Ça commença assez mal. Je cherchais comme d'usage, dans le programme, les mentions de productions – les feuilles de salle, comme les contrats d'assurance, cachent leurs mauvaises manières dans les petits caractères – et les détails de création. Alors, trois pièces différentes, deux produites par la compagnie, mais coproduites par le CNDC, l'autre recréée par le groupe Coline (au demeurant extraordinaire groupe d'insertion professionnelle dirigé par Bernadette Tripier). En somme un mélange de « trucs » divers assemblés à l'occasion d'un hommage au chorégraphe Hervé Robbe organisé par le CN D. Des pièces pédagogiques – Danse de 4 (2019 pour le CNDC) ; Danse de 16 adapté de Danse de 20 et daté de 2022 – et Deers, un duo récent mais qui se présente sous une narration un peu nunuche « deux êtres qui dans un passé lointain s'imaginaient cerf et biche ». Du bricolage à partir de pièces d'école entourant un genre de conte à la Disney vaguement inspiré d'un Endymion de sous-préfecture… Je fermais le programme sans espoir.
Mais c'est Robbe… Quatre-vingt créations, du contemporain eighty aux structures de composition post-modernes, du néo-baroque aux performances Non danse option technologie à tous les étages, en passant par les références à Balanchine, soit une sacrée maîtrise y compris dans l'art de l'adaptation et de la création sous contrainte. Mais ce n'est pas la moindre des réussites que d'avoir fait d'une telle salade un propos parfaitement cohérent et passionnant avec une économie de moyens aussi notable qu'inattendue. Car Hervé Robbe recourt souvent à l'image vidéo, à l’installation, aux objets.
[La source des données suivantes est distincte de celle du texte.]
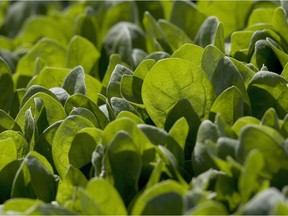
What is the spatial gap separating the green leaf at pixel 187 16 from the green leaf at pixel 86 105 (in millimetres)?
1129

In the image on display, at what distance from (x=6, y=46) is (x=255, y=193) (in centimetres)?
270

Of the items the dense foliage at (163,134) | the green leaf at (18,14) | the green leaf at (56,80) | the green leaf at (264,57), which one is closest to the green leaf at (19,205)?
the dense foliage at (163,134)

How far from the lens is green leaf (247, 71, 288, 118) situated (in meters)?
2.22

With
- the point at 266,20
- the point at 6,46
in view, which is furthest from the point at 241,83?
the point at 6,46

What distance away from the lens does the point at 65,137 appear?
2.22 m

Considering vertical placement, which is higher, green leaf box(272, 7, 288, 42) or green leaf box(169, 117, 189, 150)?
green leaf box(272, 7, 288, 42)

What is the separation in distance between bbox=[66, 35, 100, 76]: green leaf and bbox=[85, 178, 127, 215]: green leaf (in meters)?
1.46

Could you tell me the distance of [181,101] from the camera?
7.23ft

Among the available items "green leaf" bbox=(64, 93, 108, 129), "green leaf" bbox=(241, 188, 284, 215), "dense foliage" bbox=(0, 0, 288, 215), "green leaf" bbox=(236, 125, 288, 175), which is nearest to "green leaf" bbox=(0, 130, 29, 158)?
"dense foliage" bbox=(0, 0, 288, 215)

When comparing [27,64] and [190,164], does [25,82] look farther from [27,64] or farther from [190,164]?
[190,164]

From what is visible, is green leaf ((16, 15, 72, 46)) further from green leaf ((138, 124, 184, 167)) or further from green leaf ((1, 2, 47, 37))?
green leaf ((138, 124, 184, 167))

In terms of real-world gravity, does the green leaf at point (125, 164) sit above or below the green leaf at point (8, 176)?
above

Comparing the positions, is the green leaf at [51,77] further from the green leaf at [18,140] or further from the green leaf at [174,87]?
the green leaf at [174,87]

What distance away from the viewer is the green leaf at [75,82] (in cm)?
257
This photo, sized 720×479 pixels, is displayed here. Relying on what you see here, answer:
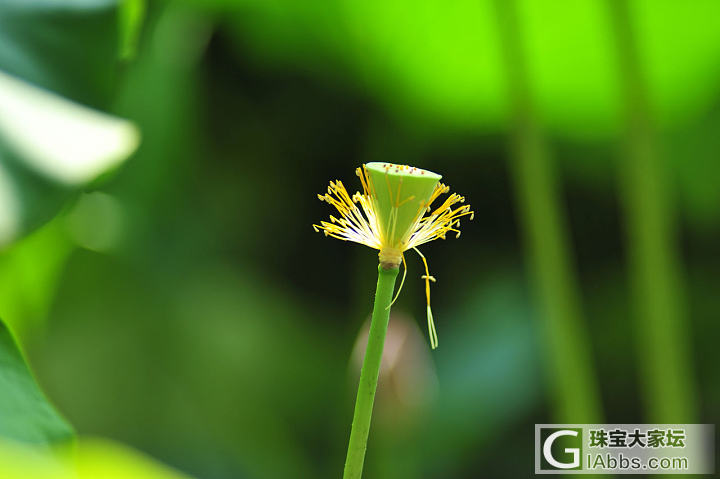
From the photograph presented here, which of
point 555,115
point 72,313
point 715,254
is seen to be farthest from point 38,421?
point 715,254

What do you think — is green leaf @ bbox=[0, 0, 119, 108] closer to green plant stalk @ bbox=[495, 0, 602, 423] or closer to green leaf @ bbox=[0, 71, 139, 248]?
green leaf @ bbox=[0, 71, 139, 248]

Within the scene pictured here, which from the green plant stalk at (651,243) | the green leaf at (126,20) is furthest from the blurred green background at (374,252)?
the green leaf at (126,20)

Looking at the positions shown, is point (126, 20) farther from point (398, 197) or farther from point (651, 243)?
point (651, 243)

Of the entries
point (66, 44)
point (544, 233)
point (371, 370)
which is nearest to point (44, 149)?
point (66, 44)

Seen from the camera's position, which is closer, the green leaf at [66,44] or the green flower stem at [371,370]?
the green flower stem at [371,370]

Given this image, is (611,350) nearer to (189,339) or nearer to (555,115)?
(555,115)

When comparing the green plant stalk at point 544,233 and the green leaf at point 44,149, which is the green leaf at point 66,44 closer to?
the green leaf at point 44,149

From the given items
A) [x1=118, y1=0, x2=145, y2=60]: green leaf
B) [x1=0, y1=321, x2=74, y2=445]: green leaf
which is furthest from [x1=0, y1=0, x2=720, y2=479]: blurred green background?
[x1=0, y1=321, x2=74, y2=445]: green leaf
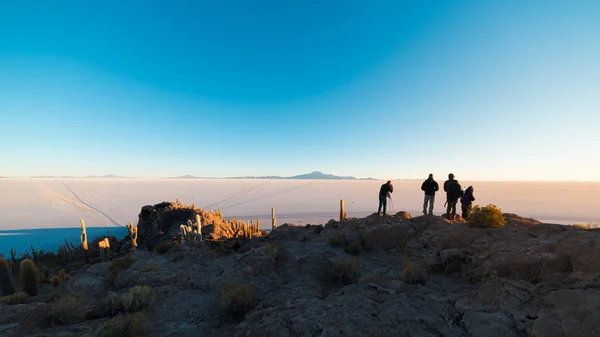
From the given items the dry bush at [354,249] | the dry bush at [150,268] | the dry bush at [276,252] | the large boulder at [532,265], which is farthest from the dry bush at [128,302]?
the large boulder at [532,265]

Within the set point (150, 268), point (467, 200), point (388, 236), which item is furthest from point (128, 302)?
point (467, 200)

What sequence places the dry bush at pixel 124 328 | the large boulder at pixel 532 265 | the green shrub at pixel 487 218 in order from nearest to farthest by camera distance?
the dry bush at pixel 124 328 < the large boulder at pixel 532 265 < the green shrub at pixel 487 218

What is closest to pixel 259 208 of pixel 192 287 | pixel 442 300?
pixel 192 287

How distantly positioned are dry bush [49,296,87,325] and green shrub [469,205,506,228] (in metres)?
13.5

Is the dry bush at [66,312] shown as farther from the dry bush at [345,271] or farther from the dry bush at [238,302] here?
the dry bush at [345,271]

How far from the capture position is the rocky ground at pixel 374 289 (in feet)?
15.5

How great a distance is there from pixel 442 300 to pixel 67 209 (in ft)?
263

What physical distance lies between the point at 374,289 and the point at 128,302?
7.05 meters

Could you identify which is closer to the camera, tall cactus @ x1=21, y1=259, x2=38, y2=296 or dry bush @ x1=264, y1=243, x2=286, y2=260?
tall cactus @ x1=21, y1=259, x2=38, y2=296

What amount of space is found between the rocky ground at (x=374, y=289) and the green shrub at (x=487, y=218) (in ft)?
1.20

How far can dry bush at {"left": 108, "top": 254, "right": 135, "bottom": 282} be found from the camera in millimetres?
9469

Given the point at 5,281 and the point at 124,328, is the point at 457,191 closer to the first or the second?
the point at 124,328

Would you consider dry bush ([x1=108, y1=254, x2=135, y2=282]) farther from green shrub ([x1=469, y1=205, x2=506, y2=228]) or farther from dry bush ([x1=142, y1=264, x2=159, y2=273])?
green shrub ([x1=469, y1=205, x2=506, y2=228])

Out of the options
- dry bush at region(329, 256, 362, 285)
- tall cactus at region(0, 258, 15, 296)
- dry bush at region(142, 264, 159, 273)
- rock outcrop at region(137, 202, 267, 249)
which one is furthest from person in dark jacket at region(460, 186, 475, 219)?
tall cactus at region(0, 258, 15, 296)
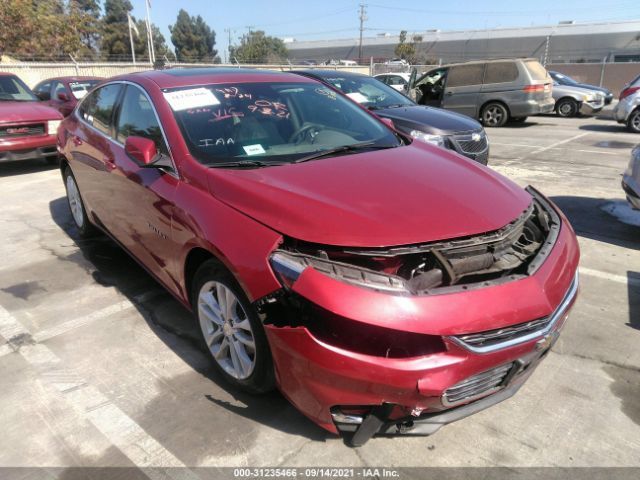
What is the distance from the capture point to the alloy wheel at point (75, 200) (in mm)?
5078

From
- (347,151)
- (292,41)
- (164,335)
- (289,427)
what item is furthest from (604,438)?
(292,41)

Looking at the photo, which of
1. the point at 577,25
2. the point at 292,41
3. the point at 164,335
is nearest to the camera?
the point at 164,335

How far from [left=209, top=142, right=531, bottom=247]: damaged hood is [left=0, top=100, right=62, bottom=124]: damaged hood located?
7204 mm

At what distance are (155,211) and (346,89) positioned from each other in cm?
587

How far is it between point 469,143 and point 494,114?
847cm

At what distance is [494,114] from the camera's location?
1434cm

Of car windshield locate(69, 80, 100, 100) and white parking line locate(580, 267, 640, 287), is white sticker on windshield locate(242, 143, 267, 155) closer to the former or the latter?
white parking line locate(580, 267, 640, 287)

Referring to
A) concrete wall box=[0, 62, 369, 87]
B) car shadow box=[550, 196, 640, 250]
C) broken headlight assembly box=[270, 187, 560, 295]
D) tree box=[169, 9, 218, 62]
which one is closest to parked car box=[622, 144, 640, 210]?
car shadow box=[550, 196, 640, 250]

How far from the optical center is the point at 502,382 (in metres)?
2.23

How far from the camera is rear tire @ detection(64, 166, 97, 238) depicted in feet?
16.5

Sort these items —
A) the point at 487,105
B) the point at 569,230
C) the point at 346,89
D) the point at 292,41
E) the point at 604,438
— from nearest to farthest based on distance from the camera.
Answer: the point at 604,438 < the point at 569,230 < the point at 346,89 < the point at 487,105 < the point at 292,41

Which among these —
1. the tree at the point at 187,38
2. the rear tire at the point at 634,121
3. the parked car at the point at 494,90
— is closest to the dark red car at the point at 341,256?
the parked car at the point at 494,90

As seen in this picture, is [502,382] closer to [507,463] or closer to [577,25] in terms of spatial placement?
[507,463]

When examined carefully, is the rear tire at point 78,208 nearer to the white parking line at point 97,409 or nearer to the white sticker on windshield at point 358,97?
the white parking line at point 97,409
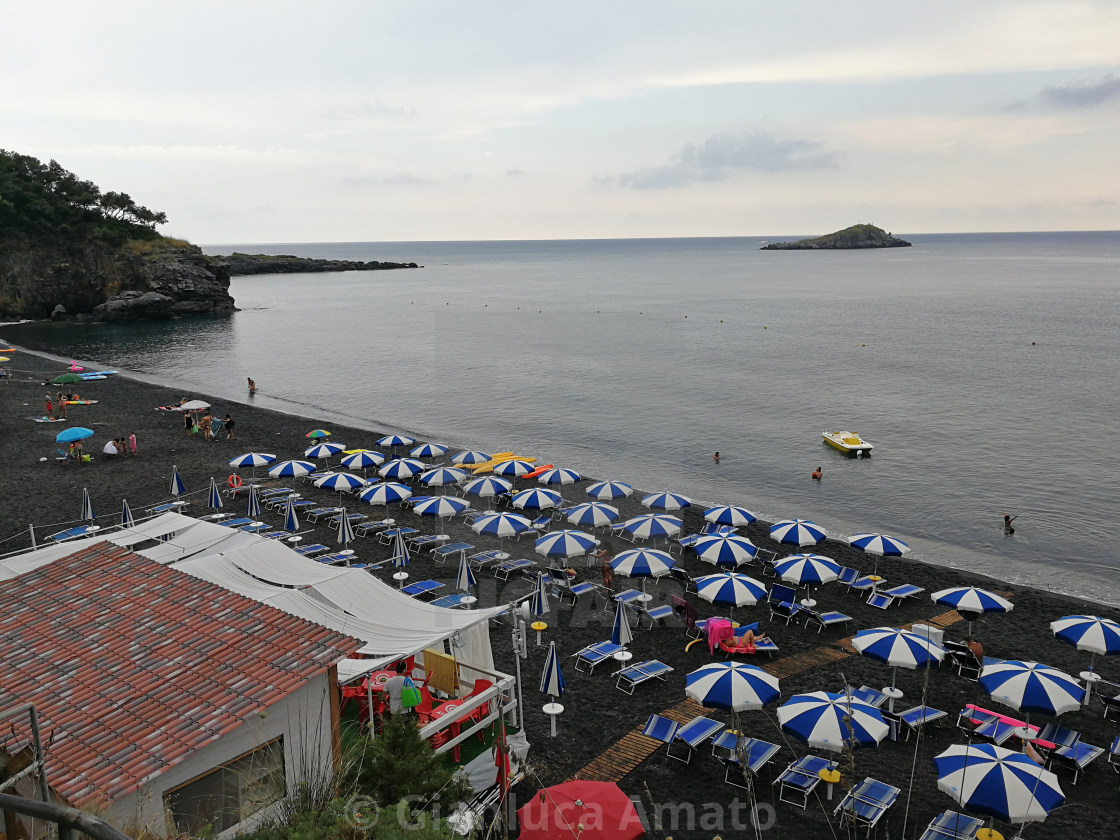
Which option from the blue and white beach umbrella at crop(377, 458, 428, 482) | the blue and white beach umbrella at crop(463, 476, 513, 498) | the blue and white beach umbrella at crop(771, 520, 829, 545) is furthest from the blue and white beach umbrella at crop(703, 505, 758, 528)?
the blue and white beach umbrella at crop(377, 458, 428, 482)

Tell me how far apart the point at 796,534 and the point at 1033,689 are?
8.15 meters

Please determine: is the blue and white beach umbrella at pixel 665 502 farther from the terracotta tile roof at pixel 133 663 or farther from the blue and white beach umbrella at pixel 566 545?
the terracotta tile roof at pixel 133 663

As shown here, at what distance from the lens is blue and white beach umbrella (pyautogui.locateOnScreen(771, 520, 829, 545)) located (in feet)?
64.3

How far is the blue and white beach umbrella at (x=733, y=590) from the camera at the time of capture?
15828 mm

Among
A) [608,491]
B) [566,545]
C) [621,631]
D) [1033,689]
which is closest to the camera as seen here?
[1033,689]

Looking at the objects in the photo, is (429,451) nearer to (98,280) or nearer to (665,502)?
(665,502)

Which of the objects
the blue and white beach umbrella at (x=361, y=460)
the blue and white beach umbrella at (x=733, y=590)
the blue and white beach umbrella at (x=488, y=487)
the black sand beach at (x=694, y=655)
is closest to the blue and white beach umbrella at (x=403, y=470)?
the blue and white beach umbrella at (x=361, y=460)

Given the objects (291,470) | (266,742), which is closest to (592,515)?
(291,470)

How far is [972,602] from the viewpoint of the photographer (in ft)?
52.5

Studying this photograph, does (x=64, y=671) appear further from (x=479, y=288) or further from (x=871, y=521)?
(x=479, y=288)

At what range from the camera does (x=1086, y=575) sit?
77.6ft

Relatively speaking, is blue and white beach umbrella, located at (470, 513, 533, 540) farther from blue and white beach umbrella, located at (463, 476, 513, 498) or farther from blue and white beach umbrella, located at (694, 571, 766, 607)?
blue and white beach umbrella, located at (694, 571, 766, 607)

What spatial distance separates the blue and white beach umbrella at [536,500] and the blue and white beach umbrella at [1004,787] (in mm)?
13790

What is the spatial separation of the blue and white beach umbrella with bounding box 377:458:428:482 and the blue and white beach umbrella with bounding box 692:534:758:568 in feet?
35.6
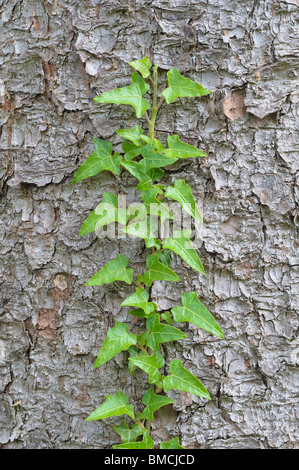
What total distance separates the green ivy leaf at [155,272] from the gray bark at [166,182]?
0.07m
Cette fois, excepté une manière, au sol, de plan sommaire (l'architecte n'est jamais loin chez Robbe), pas le moindre artefact. Un plateau, des danseurs et de la musique. Il y a les danseurs de la compagnie du chorégraphe, mais aussi, pour l'ensemble de Danse de 16, les jeunes du Groupe Coline qu'Hervé Robbe intègre. Et cela marche formidablement. Dépassant toute anecdote, replaçant tous ces matériaux divers sur le même plan, le chorégraphe a composé un vaste propos dont le chorégraphique est le cœur, porté par une dialectique étonnante sur le groupe et la danse individuelle.
Galerie photo © Matthieu Barret -Pigache
Hervé Robbe maîtrise trop ses outils pour avoir oublié qu'avant d'être une histoire de jeune fille morte de danse avant ses noces ou une scène de sacrifice de la Russie païenne, la danse n'est jamais que, comme le définit le critique André Levinson, « le mouvement continu d’un corps se déplaçant selon un rythme précis et une mécanique consciente dans un espace calculé d’avance. » Il sait aussi, en bon connaisseur des post-modernes, que toute danse mérite l'attention, de la marche aux plus sophistiqués des patterns, et ce quels que soient les interprètes. Les trois parties s'enchaînent donc à partir de l'entrée, lente et cérémonieuse, dans la pénombre et un brouillard flottant, des interprètes de Danse de 4. Le mouvement se structure autour d'unissons en tutti ou en duo, mais en revenant, toujours à une figure spatiale claire (ligne, carré, etc.) comme autant de façons de mettre le mouvement en rang, tout en le laissant prendre toute sa liberté.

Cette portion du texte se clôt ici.